Department of Respiration, Tangdu Hospital, The Fourth Military Medical University, Xi'an, Shaanxi 710038, P.R. China.
School of Accounting, Xijing University, Xi'an, Shaanxi 710032, P.R. China.
Int J Mol Med. 2018 Jun;41(6):3493-3500. doi: 10.3892/ijmm.2018.3528. Epub 2018 Mar 1.
The protecting effects of 3,5,4'-tri-O-acetylresveratrol (AC-Res) on seawater inhalation-induced acute respiratory distress syndrome (ARDS) by interfering with the activation of thioredoxin-1 (Trx-1) pathway were evaluated. Seawater inhalation-induced ARDS was assessed by magnitude of pulmonary edema and lung inflammation. Oxidative stress was tested by T-SOD activity and MDA content in lungs and cells. Besides, Trx-1, nuclear factor erythroid 2-related factor 2 (Nrf2) and Txnip expression were measured to explore how seawater induced oxidative stress and the mechanism by which AC-Res attenuated seawater inhalation-induced ARDS. The results showed that seawater inhalation increased wet-to-dry (W/D) ratios of lung tissues, enhanced secretion of tumor necrosis factor-α (TNF-α) and interleukin-1β (IL-1β), and disturbed the oxidative distress balance probably through interfering the activity of Trx-1 pathway. While treatment of AC-Res in vivo and Res in vitro reduced W/D ratios of lung tissues, decreased cytokines in lungs and maintained the oxidative stress balance through Trx-1 pathway. In conclusion, AC-Res treatment attenuated seawater inhalation induced ARDS via Trx-1 pathway.
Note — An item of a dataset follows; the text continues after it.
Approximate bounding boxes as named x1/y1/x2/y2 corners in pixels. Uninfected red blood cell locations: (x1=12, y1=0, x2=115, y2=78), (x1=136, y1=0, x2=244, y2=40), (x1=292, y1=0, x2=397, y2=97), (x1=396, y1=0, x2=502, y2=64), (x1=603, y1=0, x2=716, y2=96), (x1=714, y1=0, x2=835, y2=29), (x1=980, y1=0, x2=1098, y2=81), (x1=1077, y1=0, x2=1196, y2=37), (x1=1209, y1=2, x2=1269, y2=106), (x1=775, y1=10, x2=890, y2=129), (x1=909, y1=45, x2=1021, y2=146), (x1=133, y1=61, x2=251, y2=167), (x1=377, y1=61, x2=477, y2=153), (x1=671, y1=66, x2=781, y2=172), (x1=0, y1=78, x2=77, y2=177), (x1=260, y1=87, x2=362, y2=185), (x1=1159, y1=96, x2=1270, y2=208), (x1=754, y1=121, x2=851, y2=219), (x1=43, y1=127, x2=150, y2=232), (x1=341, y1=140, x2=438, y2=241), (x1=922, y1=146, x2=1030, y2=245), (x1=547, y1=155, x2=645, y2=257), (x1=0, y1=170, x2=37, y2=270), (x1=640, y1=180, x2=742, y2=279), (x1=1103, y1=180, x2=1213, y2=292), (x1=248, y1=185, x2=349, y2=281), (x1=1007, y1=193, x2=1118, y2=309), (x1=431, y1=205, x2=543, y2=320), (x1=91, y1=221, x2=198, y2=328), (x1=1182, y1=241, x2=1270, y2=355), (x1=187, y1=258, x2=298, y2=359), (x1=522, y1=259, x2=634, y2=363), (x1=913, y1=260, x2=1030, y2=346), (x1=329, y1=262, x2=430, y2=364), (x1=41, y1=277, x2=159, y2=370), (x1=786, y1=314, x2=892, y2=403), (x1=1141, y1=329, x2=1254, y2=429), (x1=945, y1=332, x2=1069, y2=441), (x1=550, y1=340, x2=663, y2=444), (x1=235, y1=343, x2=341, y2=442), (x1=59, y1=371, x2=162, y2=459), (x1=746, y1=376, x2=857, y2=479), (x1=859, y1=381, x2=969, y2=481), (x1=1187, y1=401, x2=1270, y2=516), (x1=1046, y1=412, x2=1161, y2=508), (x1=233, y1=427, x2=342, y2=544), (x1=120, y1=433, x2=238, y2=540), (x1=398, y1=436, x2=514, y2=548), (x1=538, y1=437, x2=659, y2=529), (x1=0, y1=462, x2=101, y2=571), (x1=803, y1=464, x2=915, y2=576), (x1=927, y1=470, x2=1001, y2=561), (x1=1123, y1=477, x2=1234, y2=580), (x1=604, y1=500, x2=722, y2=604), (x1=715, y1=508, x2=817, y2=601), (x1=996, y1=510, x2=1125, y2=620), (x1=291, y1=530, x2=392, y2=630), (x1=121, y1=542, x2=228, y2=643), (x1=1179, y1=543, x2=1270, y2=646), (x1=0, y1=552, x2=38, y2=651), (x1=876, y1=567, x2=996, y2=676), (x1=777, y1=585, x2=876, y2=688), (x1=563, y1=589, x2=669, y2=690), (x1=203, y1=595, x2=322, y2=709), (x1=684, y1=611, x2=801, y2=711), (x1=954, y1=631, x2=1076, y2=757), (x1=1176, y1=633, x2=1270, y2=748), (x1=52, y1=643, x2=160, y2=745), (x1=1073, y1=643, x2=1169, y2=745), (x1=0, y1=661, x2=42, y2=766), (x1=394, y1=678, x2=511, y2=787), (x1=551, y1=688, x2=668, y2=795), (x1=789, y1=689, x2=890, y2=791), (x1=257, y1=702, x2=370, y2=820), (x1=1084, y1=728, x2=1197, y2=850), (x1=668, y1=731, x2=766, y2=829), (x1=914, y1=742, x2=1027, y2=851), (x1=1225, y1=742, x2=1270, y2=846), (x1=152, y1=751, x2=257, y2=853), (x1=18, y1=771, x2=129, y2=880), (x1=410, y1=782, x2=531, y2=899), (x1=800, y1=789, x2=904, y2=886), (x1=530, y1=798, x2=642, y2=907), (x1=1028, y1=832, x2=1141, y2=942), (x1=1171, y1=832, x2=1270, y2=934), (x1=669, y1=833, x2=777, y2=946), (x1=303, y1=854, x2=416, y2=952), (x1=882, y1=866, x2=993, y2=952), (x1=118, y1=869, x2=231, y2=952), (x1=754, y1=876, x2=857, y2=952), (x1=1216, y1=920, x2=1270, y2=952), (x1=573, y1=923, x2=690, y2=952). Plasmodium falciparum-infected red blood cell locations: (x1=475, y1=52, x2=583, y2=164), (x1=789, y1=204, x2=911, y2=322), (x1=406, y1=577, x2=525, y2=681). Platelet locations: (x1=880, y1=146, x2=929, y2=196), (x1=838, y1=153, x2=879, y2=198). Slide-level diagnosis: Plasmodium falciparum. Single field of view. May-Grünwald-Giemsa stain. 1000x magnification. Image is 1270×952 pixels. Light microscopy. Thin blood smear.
评价了 3,5,4'-三-O-乙酰白藜芦醇(AC-Res)通过干扰硫氧还蛋白-1(Trx-1)通路的激活对海水吸入性急性呼吸窘迫综合征(ARDS)的保护作用。通过肺水肿和肺炎症的严重程度评估海水吸入性 ARDS。通过 T-SOD 活性和肺及细胞中的 MDA 含量测试氧化应激。此外,还测量了 Trx-1、核因子红细胞 2 相关因子 2(Nrf2)和 Txnip 的表达,以探讨海水如何诱导氧化应激以及 AC-Res 减轻海水吸入性 ARDS 的机制。结果表明,海水吸入增加了肺组织的湿重/干重(W/D)比值,增强了肿瘤坏死因子-α(TNF-α)和白细胞介素-1β(IL-1β)的分泌,并通过干扰 Trx-1 通路扰乱了氧化应激平衡。而体内给予 AC-Res 和体外给予 Res 治疗可降低肺组织的 W/D 比值,减少肺部细胞因子,并通过 Trx-1 通路维持氧化应激平衡。总之,AC-Res 通过 Trx-1 通路减轻了海水吸入诱导的 ARDS。